▶ _HOW TO COMPLETE THIS TASK_: Entries follow. Return each line that contains the word "Shop".

▶ _DATA LISTING_:
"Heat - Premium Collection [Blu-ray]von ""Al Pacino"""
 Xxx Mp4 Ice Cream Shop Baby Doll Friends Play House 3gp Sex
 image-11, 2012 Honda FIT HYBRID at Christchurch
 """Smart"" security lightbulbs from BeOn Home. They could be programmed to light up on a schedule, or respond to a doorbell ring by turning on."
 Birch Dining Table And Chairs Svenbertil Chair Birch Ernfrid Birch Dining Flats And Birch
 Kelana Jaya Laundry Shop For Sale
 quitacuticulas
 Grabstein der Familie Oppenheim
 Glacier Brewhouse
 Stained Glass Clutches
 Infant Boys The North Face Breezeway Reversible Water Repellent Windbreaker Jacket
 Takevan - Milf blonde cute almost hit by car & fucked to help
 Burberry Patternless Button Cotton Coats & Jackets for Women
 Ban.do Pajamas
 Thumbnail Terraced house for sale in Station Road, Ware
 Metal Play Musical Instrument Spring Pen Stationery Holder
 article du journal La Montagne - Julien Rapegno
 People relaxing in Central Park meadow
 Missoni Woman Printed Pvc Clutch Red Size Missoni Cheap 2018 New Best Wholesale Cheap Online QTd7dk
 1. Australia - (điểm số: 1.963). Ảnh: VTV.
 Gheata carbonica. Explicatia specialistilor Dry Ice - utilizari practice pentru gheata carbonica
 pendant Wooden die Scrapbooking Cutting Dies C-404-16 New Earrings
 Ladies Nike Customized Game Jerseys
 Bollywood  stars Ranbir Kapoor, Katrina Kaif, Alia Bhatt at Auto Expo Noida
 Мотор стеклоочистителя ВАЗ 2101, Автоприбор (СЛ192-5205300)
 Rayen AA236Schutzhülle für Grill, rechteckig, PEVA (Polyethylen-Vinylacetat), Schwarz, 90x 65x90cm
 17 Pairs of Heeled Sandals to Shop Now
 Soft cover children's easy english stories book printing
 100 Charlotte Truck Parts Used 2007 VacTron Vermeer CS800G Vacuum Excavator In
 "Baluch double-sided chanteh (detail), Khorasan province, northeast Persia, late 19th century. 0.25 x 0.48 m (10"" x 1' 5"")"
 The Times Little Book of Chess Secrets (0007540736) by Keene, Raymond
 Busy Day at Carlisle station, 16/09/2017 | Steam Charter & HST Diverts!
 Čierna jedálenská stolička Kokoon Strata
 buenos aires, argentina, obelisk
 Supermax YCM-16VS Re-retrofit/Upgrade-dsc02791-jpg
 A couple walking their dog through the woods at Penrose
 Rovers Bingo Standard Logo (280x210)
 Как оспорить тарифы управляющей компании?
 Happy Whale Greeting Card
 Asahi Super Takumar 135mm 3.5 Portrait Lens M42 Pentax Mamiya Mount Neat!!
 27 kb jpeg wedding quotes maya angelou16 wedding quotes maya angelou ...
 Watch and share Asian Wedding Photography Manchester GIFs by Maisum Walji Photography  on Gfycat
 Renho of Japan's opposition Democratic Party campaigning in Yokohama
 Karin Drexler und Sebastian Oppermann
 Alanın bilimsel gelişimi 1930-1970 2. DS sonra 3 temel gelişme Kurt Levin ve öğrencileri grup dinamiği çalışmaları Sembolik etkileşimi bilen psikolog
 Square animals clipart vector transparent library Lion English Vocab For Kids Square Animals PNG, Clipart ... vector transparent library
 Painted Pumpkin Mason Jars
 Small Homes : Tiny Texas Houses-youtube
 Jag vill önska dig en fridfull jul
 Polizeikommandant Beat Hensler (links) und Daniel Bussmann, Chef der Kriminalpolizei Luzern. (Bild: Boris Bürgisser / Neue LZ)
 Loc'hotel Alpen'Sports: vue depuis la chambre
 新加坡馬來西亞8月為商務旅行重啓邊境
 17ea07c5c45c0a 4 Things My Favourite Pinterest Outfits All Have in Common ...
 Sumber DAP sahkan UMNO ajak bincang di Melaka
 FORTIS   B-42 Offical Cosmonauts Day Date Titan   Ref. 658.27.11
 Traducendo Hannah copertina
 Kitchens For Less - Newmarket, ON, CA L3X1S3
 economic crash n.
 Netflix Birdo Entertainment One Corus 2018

▶ _TASK ANSWER_:
 Xxx Mp4 Ice Cream Shop Baby Doll Friends Play House 3gp Sex
 Kelana Jaya Laundry Shop For Sale
 17 Pairs of Heeled Sandals to Shop Now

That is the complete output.